Sequestrati altri 11 chili di «neve» E a Fiumicino bloccato un corriere

Tre chili e mezzo di cocaina sotto la ruota di scorta e 11 chili all’interno di borse e valigie. Il primo è il carico di droga trasportato da un croato di 31 anni, fermato dai carabinieri del nucleo radiomobile alla guida di un’auto di grossa cilindrata. Alla vista dei militari l’uomo si è tradito cominciando a innervosirsi e a sudare freddo. A quel punto la perquisizione: nel bagagliaio 3.500 grammi di polvere bianca e 35mila euro. Il corriere era sulla Roma-Fiumicino, probabilmente diretto nella capitale dove avrebbe rifornito per il Capodanno gli spacciatori locali. L’uomo è stato arrestato per detenzione di sostanze stupefacenti e trasferito nel carcere di Regina Coeli. La droga risulta di qualità purissima. Gli altri 11 chili di «roba» sono stati trovati dagli uomini della Guardia di Finanza a due donne brasiliane di 29 e 35 anni e a un nigeriano di 37 anni.
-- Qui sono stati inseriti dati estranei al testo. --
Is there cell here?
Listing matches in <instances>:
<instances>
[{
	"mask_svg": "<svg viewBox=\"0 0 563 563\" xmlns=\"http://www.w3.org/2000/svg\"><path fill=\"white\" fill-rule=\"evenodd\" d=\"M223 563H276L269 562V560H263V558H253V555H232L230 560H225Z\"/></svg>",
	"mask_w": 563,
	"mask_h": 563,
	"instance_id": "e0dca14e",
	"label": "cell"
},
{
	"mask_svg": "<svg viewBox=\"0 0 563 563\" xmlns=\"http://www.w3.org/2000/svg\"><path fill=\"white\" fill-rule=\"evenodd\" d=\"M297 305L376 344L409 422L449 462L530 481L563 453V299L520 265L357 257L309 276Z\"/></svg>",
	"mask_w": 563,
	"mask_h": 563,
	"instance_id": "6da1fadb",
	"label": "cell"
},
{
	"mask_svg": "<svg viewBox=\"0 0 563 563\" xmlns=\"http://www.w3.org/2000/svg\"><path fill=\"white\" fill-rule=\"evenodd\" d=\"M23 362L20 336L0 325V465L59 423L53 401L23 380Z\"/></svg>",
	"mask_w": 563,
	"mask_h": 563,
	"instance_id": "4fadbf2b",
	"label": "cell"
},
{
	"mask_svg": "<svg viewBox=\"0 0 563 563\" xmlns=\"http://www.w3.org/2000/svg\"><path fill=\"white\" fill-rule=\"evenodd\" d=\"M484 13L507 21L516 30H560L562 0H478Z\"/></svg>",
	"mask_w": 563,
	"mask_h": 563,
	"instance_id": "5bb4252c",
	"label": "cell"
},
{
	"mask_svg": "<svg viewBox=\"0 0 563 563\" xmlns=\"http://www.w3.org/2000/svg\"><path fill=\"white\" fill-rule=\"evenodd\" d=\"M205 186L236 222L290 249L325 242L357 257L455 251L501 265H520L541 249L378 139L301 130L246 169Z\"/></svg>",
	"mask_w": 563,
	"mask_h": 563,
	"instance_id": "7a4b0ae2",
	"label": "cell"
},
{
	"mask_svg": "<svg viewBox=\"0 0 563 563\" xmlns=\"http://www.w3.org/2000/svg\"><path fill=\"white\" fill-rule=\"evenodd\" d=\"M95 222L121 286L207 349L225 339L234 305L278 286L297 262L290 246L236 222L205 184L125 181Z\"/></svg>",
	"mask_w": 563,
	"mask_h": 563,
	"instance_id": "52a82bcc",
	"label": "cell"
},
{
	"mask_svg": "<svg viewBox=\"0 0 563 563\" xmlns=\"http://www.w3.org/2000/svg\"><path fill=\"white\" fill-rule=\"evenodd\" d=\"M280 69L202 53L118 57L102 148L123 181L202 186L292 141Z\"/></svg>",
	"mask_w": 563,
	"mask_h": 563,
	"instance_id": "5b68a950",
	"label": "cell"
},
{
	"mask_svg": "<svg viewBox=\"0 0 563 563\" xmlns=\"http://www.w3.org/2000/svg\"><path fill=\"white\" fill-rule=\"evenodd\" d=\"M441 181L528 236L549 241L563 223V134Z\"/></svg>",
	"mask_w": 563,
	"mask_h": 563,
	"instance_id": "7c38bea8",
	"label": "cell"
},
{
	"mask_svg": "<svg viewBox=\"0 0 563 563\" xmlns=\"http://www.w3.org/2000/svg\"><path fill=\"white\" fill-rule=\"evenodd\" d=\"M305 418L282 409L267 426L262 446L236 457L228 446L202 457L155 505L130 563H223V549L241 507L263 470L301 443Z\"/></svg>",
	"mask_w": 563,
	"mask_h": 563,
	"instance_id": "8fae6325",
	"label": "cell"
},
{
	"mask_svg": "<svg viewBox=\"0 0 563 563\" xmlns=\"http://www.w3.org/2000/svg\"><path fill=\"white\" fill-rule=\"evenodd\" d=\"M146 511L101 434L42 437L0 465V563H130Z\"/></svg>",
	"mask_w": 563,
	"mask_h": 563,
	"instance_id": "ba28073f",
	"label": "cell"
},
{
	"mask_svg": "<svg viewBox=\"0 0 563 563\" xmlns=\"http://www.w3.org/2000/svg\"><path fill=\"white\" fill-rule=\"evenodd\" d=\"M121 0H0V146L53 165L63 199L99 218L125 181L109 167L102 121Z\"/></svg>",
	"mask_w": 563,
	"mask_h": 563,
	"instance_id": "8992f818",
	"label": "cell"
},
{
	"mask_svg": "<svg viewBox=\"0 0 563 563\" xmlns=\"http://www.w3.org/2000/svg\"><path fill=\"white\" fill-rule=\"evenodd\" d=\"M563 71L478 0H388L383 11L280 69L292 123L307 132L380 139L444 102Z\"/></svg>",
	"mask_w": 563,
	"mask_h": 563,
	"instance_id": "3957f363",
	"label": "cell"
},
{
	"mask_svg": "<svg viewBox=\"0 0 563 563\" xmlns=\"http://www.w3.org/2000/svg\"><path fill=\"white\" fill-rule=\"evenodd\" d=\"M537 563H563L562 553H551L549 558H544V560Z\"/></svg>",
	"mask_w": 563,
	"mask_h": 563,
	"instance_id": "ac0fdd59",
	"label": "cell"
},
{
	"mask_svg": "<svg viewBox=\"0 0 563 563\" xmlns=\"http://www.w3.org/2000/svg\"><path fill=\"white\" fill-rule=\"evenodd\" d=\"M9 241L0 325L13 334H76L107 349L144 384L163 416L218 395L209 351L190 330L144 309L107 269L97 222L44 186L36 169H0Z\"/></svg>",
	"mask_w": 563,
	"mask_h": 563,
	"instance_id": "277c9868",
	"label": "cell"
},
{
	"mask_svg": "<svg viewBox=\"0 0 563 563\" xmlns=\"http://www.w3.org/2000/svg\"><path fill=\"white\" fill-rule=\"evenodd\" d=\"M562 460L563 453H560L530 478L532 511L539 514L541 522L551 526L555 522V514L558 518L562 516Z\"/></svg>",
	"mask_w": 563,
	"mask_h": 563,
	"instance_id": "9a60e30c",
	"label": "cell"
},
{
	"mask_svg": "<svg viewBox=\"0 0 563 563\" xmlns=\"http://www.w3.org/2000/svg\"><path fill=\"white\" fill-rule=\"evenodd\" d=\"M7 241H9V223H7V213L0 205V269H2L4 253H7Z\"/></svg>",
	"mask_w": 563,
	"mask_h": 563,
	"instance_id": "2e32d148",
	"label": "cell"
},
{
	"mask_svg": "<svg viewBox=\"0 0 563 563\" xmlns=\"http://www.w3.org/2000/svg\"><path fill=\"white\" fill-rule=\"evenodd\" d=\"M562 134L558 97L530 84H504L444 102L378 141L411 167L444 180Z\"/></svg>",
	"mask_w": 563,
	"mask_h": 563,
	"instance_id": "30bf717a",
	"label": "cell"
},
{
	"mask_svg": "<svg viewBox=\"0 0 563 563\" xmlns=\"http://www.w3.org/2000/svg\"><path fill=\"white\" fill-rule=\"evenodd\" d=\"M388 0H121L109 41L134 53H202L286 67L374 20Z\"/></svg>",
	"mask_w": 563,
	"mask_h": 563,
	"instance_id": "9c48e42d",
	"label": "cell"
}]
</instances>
I tre sono stati fermati vicino il casello di Roma Est dell’A1 a bordo di una macchina. L’uomo non era in regola con il permesso di soggiorno. Mentre i baschi verdi erano impegnati nel controllo dello straniero le donne, dopo essersi scambiate alcune parole, hanno cercato di fuggire. Immediatamente bloccate, sono state portate in caserma e controllate dall’unità cinofila. Grazie al fiuto del cane Mero, un pastore tedesco addestrato dalle Fiamme Gialle, i finanzieri hanno trovato nelle loro borse 5 chili di cocaina. Altri 6 chili di droga sono stati recuperati nei doppifondi ricavati nelle valigie per un totale di 11 chilogrammi di coca purissima e 1.500 euro in contanti. Secondo i primi accertamenti dalla droga i trafficanti avrebbero ricavato decine di milioni di euro. A Ladispoli, infine, i carabinieri di Civitavecchia hanno arrestato una coppia di pregiudicati di 38 e 33 anni per traffico di droga e armi. I due, lui di Cerveteri e la donna di origini pugliesi, dopo esser stati visti consegnare una dose a un tossico della zona sono stati seguiti fino alla loro abitazione. Qui i militari li hanno sorpresi con 100 grammi di cocaina, bilancini di precisione, mannite, 4.500 euro in contanti e una pistola semiautomatica calibro 6,35 con matricola abrasa, modificata con una filettatura «sul vivo di volata». L’arma è stata consegnata al Ris per le perizie balistiche.